We then climbed to about Angels 30 and loosened up a bit. While still at altitude, lead told us to close it up as we approached Mobile (don’t ask me why!!) Lead began to descend and soon we were going too fast to be in so close. Someone keyed their mike and said, “How about speed brakes?” Lead uttered a selected word or two and then called, “Speed brakes…now!
For a moment, I thought the world had drastically slowed, and I went screaming ahead at warp speed. I will never know how I passed lead without hitting him since I had my bird up to where I had a good burble on the VS, but somehow I did.
The next thing I knew, I was WAY out front of the gaggle, and I took time to check my gauges. I cranked that hydraulic selector knob CW to the stop and saw that my hydraulic pressure was on ZERO. Of course, lead came on with a couple more selected words and asked me in a loud and higher-pitched voice, “Can’t you hear?” I very calmly told him that I had lost hydraulic pressure.

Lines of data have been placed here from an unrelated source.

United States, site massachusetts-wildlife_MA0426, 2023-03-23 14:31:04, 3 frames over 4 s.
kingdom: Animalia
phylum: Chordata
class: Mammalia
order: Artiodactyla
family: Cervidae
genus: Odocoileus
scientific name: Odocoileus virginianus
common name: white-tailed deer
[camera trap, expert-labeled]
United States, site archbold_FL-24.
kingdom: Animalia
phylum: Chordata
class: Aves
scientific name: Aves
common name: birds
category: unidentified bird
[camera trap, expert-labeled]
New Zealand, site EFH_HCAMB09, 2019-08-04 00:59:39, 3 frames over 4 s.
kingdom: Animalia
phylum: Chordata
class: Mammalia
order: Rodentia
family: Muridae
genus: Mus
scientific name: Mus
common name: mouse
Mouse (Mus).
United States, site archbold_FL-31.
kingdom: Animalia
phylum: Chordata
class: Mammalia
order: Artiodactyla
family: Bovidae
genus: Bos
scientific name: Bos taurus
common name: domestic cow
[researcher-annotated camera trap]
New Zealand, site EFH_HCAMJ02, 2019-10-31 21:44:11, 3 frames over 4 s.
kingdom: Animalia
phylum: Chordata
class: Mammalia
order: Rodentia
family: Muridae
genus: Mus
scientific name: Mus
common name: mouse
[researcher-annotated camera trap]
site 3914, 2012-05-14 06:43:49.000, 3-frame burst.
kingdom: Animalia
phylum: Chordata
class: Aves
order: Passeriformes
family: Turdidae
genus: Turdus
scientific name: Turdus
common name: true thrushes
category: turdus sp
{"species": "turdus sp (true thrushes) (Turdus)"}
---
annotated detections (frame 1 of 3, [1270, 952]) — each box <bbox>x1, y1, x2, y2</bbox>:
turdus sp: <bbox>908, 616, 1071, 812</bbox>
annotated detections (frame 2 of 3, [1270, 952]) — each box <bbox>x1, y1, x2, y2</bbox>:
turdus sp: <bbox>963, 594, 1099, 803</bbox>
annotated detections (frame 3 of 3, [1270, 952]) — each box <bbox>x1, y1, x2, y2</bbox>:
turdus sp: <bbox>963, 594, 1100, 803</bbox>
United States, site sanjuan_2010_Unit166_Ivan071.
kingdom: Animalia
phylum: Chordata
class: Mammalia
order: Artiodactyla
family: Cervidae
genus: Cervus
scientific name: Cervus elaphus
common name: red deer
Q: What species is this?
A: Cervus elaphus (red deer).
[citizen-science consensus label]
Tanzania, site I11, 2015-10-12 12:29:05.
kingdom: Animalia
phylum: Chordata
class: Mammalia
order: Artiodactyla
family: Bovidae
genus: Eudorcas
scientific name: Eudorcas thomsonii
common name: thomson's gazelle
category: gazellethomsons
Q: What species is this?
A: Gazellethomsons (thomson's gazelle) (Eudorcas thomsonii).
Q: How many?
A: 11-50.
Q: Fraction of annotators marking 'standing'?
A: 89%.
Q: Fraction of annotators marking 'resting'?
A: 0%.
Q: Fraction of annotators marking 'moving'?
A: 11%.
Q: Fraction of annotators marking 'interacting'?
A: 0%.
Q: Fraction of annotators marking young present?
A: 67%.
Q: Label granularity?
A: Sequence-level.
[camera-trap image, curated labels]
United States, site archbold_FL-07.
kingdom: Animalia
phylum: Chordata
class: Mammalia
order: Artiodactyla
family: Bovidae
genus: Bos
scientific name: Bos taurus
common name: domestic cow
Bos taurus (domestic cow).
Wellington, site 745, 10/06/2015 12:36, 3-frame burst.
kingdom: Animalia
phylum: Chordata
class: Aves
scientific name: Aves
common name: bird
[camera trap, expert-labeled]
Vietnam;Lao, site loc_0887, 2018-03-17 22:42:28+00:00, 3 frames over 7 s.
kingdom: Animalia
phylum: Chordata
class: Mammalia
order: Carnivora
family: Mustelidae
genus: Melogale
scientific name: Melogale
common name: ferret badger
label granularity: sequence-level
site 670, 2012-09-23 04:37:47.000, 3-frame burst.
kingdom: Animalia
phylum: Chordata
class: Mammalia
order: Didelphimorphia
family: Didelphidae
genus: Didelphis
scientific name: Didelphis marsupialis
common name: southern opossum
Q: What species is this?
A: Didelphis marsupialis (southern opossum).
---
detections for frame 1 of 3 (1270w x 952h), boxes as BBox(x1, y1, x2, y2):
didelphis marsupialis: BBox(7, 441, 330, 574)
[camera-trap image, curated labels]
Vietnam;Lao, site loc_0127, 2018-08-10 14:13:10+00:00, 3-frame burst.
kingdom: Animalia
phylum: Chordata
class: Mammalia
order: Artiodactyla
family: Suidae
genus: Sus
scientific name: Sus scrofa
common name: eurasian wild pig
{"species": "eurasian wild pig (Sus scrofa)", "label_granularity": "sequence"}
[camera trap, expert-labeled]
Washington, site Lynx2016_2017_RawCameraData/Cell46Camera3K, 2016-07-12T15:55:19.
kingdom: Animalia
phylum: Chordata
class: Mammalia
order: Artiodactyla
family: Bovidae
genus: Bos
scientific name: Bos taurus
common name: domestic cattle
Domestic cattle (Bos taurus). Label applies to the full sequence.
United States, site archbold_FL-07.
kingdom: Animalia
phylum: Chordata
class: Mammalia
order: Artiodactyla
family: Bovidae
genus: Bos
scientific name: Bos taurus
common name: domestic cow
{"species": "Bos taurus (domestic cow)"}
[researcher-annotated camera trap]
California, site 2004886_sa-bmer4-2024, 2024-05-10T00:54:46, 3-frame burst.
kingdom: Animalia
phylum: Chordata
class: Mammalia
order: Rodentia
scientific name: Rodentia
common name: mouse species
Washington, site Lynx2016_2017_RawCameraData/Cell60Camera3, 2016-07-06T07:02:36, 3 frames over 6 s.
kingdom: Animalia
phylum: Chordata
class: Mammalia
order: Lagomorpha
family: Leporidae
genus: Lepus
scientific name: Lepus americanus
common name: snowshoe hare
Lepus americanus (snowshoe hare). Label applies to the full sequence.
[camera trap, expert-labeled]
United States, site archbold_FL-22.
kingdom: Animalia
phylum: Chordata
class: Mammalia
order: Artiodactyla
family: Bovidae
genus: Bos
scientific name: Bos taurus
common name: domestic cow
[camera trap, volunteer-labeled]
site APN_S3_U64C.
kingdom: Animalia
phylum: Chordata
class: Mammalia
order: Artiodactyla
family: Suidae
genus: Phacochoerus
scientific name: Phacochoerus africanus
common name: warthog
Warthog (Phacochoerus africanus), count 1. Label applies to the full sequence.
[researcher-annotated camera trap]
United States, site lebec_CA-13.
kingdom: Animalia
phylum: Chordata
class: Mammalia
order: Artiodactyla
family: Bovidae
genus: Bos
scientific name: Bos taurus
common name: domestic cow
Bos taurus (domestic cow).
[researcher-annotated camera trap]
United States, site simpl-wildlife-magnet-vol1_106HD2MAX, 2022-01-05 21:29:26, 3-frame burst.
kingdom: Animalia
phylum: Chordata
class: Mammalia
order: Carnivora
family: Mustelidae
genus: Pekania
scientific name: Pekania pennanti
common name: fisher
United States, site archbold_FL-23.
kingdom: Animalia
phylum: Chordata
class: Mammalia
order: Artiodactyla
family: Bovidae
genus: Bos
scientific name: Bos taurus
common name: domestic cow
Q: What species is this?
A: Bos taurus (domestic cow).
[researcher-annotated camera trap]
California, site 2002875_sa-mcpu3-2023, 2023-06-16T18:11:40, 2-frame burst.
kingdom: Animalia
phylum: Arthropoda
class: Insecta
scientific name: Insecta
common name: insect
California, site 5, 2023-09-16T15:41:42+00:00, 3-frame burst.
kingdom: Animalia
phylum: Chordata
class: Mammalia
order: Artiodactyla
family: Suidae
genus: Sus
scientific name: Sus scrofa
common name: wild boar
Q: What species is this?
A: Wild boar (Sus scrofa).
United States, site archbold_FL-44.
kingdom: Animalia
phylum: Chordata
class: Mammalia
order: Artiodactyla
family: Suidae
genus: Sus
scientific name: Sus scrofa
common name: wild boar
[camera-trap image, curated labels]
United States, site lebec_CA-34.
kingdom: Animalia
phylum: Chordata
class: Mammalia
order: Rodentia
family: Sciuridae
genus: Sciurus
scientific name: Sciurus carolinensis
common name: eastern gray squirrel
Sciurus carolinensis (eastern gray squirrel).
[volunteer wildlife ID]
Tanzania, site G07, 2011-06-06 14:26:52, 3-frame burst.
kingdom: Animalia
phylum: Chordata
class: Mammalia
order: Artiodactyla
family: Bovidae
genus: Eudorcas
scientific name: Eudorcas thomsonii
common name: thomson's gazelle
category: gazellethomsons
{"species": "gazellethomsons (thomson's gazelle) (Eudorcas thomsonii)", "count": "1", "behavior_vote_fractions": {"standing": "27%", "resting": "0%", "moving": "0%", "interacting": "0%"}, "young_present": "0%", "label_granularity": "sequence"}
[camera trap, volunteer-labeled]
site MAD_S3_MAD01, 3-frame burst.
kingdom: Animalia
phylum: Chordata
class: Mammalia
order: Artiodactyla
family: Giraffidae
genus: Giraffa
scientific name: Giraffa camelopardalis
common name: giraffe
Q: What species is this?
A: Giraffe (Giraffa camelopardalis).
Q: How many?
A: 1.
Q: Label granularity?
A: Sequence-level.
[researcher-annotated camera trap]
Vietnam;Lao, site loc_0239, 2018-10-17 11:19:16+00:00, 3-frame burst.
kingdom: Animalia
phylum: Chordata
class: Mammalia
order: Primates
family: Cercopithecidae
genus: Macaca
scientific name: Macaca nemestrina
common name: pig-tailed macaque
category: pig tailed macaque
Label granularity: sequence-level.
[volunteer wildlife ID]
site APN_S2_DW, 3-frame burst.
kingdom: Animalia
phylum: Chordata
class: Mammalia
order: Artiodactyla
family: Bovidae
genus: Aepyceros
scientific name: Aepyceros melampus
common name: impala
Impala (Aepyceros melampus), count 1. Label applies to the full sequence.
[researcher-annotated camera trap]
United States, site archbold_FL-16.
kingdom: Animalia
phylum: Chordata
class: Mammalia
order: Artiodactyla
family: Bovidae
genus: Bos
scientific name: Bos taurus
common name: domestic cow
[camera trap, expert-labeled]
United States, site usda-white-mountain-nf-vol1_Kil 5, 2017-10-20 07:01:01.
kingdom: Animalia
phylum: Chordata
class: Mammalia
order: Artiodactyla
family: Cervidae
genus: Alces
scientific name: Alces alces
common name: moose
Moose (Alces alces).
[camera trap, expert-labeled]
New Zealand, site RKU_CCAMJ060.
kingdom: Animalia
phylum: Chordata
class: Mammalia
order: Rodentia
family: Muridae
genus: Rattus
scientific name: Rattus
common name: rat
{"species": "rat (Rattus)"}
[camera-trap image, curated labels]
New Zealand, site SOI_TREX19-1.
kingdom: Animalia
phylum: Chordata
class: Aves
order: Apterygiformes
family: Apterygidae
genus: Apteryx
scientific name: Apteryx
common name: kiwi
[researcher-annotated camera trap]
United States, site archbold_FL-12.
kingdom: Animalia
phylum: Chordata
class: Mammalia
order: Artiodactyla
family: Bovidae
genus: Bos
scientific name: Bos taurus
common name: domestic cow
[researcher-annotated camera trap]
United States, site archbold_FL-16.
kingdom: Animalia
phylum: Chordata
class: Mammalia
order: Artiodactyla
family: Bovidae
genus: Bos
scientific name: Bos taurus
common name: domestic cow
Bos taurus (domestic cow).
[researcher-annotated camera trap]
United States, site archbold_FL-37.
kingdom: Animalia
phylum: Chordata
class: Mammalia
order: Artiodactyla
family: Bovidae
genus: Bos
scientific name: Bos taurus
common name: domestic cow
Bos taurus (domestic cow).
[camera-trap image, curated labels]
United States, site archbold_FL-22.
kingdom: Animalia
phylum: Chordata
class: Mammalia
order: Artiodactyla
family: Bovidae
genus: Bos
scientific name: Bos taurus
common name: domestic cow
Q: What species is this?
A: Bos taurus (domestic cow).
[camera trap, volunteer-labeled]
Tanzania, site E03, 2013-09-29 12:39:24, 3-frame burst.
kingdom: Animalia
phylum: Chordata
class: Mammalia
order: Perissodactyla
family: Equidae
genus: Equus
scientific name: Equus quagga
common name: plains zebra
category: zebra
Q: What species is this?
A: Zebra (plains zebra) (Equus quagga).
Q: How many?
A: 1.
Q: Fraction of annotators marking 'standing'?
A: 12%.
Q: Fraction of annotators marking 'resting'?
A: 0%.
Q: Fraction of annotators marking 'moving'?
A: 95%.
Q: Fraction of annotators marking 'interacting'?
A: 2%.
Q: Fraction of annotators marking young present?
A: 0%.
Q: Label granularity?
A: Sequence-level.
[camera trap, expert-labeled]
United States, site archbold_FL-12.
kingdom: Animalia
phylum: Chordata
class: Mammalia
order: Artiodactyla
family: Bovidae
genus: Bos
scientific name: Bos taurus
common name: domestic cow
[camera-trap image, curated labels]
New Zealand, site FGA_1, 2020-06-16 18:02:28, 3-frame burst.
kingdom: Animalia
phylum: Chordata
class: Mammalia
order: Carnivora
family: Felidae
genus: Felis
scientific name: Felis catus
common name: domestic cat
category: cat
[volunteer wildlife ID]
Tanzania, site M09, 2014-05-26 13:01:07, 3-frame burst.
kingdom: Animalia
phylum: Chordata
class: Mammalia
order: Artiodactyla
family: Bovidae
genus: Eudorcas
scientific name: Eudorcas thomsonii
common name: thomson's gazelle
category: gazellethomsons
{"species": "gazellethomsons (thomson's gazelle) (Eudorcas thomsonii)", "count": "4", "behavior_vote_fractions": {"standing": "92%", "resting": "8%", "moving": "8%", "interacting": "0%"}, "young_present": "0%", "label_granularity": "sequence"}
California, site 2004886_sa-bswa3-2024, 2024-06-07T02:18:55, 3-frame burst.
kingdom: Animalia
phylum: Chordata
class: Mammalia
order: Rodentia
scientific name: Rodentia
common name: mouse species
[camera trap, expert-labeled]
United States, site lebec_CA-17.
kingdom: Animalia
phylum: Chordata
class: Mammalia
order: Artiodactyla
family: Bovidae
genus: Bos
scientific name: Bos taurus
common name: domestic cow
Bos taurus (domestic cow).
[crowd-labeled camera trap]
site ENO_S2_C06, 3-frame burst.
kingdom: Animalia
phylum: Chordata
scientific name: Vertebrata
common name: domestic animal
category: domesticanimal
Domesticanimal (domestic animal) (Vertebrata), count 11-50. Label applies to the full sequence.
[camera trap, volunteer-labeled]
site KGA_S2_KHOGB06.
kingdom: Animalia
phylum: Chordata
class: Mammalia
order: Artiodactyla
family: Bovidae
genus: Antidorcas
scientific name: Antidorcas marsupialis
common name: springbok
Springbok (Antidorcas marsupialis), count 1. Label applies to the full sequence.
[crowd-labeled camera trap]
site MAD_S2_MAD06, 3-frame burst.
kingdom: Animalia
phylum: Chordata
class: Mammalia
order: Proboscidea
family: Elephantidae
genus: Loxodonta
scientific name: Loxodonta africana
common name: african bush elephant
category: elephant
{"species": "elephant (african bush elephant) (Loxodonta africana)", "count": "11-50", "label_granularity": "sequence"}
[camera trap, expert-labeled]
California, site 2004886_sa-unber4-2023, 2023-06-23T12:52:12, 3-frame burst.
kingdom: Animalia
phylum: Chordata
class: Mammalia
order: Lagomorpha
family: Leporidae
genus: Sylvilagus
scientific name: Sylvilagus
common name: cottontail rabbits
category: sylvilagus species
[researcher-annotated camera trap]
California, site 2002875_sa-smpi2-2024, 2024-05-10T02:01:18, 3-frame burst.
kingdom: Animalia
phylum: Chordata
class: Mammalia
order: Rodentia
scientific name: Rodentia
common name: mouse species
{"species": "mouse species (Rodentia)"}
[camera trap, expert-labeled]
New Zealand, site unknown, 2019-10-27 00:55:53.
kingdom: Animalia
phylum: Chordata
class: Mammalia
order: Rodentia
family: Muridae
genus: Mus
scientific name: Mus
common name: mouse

He said, “Oh Poop!” or something like that! 🙂
The remaining flight members did a 15-ship flyby over Brookley and Mobile while I loitered. During that time the tower marshaled the entire disaster team…meat wagon, fire trucks, writers, photographers, looky-loos, and of course the ever-lovin’ chaplain.
I never again nursed brakes like I did that day. I used only one application and had just enough pressure to turn off the active without nose gear steering.”